— START DATASET CONTENT —
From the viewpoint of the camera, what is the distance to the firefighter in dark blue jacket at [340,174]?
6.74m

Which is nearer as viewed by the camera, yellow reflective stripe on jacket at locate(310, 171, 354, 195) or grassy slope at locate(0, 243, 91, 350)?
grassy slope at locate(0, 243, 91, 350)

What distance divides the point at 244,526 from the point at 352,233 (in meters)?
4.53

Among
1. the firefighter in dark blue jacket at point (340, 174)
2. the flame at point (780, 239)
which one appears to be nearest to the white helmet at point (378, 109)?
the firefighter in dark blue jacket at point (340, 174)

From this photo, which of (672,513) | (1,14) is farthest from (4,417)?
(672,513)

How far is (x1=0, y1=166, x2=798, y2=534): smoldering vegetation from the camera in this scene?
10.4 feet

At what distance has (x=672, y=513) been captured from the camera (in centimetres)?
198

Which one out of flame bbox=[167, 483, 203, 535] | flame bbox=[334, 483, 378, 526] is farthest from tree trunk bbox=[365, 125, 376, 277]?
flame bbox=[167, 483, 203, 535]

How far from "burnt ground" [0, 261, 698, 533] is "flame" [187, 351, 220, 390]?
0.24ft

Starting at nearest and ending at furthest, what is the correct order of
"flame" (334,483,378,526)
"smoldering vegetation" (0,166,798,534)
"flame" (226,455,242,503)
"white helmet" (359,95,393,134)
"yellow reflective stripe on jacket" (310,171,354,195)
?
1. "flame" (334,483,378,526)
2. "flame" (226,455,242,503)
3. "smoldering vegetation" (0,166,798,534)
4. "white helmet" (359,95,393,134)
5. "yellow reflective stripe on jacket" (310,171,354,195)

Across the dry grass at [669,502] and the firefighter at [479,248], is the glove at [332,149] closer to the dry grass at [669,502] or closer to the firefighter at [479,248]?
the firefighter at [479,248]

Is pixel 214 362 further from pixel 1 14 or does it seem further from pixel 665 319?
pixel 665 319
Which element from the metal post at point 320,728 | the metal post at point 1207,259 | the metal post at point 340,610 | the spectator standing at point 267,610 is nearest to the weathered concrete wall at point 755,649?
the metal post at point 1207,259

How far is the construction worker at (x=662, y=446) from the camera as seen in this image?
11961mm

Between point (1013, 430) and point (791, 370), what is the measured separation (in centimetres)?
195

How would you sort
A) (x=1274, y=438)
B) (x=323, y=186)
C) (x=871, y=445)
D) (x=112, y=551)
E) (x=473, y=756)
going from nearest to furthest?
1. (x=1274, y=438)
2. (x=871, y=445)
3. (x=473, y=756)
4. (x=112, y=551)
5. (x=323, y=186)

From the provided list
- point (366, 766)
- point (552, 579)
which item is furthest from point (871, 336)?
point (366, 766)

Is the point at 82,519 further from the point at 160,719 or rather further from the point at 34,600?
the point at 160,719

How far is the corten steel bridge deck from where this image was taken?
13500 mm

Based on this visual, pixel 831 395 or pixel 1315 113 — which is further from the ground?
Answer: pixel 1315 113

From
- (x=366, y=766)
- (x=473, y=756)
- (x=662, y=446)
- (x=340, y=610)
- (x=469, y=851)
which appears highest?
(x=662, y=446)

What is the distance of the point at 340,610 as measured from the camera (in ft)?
— END DATASET CONTENT —
DIRECTIONS FOR THIS TASK - Give the entries once more, exactly as they appear.

TASK OUTPUT -
From the viewpoint of the camera, what is the distance to the firefighter in dark blue jacket at [340,174]?
6.74m

Which is nearer as viewed by the camera, yellow reflective stripe on jacket at locate(310, 171, 354, 195) or grassy slope at locate(0, 243, 91, 350)?
grassy slope at locate(0, 243, 91, 350)

What distance divides the point at 244,526 from the point at 352,233 (in meters)?
4.53

Among
1. the firefighter in dark blue jacket at point (340, 174)
2. the flame at point (780, 239)
which one appears to be nearest to the white helmet at point (378, 109)?
the firefighter in dark blue jacket at point (340, 174)

From this photo, which of (672,513) | (1,14) is farthest from (4,417)?
(672,513)

How far is (x1=0, y1=166, x2=798, y2=534): smoldering vegetation from the camera in this scene?
10.4 feet

At what distance has (x=672, y=513) been captured from the camera (in centimetres)?
198

Which one out of flame bbox=[167, 483, 203, 535] | flame bbox=[334, 483, 378, 526] is farthest from tree trunk bbox=[365, 125, 376, 277]?
flame bbox=[167, 483, 203, 535]

How far from "burnt ground" [0, 261, 698, 533] is "flame" [187, 351, 220, 390]?
0.24ft

Starting at nearest and ending at furthest, what is the correct order of
"flame" (334,483,378,526)
"smoldering vegetation" (0,166,798,534)
"flame" (226,455,242,503)
"white helmet" (359,95,393,134)
"yellow reflective stripe on jacket" (310,171,354,195)
?
1. "flame" (334,483,378,526)
2. "flame" (226,455,242,503)
3. "smoldering vegetation" (0,166,798,534)
4. "white helmet" (359,95,393,134)
5. "yellow reflective stripe on jacket" (310,171,354,195)

Across the dry grass at [669,502] and the firefighter at [479,248], is the glove at [332,149] closer to the dry grass at [669,502] or closer to the firefighter at [479,248]?
the firefighter at [479,248]

Is pixel 214 362 further from pixel 1 14 or does it seem further from pixel 665 319?
pixel 665 319
Which element from the metal post at point 320,728 | the metal post at point 1207,259 | the metal post at point 340,610 | the spectator standing at point 267,610 is nearest to the weathered concrete wall at point 755,649?
the metal post at point 1207,259

How far is the construction worker at (x=662, y=446) from the camera as seen in this image?
11961mm

Between point (1013, 430) and point (791, 370), what is the measured separation (in centimetres)?
195

How would you sort
A) (x=1274, y=438)
B) (x=323, y=186)
C) (x=871, y=445)
D) (x=112, y=551)
E) (x=473, y=756)
going from nearest to furthest?
1. (x=1274, y=438)
2. (x=871, y=445)
3. (x=473, y=756)
4. (x=112, y=551)
5. (x=323, y=186)

From the provided list
- point (366, 766)
- point (552, 579)
which item is furthest from point (871, 336)?
point (366, 766)

Is the point at 82,519 further from the point at 160,719 or rather further from the point at 34,600?
the point at 160,719

How far is the corten steel bridge deck from where this image was taken?
13500 mm

Based on this visual, pixel 831 395 or pixel 1315 113 — which is further from the ground?
Answer: pixel 1315 113

From
- (x=366, y=766)
- (x=473, y=756)
- (x=662, y=446)
- (x=340, y=610)
- (x=469, y=851)
which appears highest?
(x=662, y=446)

What is the distance of the point at 340,610 as measured from the camera (in ft)?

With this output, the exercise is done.